I read your paper in Nature Communications, "A data reduction and compression description for high throughput time-resolved electron microscopy" https://doi.org/10.1038/s41467-020-20694-z. I enjoyed your detailed description and analysis of how to reduce "puddles" to event information, since such algorithm are usually hardware implemented and rarely described.
I have several questions on your use of single particle cryoEM datasets from EMPIAR as examples.
First, Table 2 entries No 1 to 3 say Falcon II but EMPIAR-10299 is from K2; the image size of 7676 x 7420 pixels indicates that they are from K2 detector in the super-resolution mode.

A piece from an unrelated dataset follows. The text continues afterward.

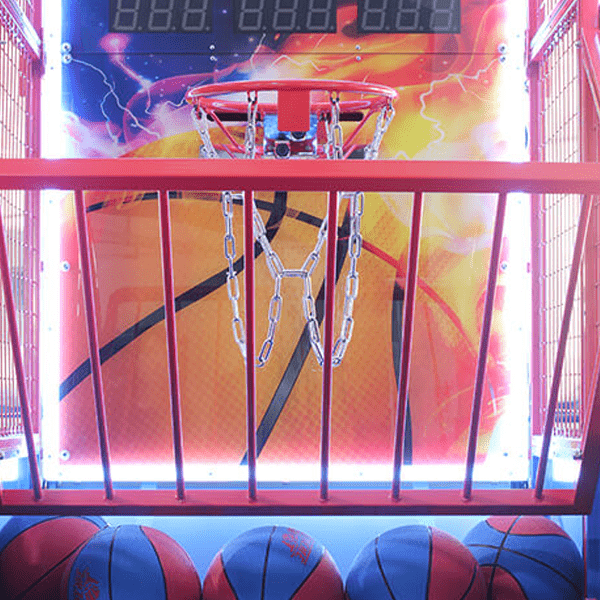Extreme Shot Basketball Arcade Game - view 3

Next, most detectors used in CryoEM (K2, K3, Falcon III EC and Falcon4) work in the so-called counting mode. In K2 and K3 especially, an electron puddle spanning multiple pixels is reduced to one dot. This is done by hardware (FPGA). In other words, your L4 reduction step is already done by the detector before movies are written. I am not sure if it is justified to repeat reduction steps. By reducing connected non-zero pixels into one, we lose electron events. In Falcon 3 and Falcon 4 detectors, electron events are first localized (reduced) to dots on a super-resolution grid and then rendered as 3x3 blobs. In this case, reducing blobs back to dots by your L4 algorithm might be useful for compression. Please look at https://www3.mrc-lmb.cam.ac.uk/relion/index.php/Image_compression for examples of detectors used in CryoEM and lossless compression used there.
Finally, did you confirm ReCoDe does not affect the final resolution by re-processing EMPIAR movies? You compared MTF curves of DE-16 but what really matters is DQE. Moreover, the results might not apply to K2/K3 movies because they are already "reduced" by the detector as explained above.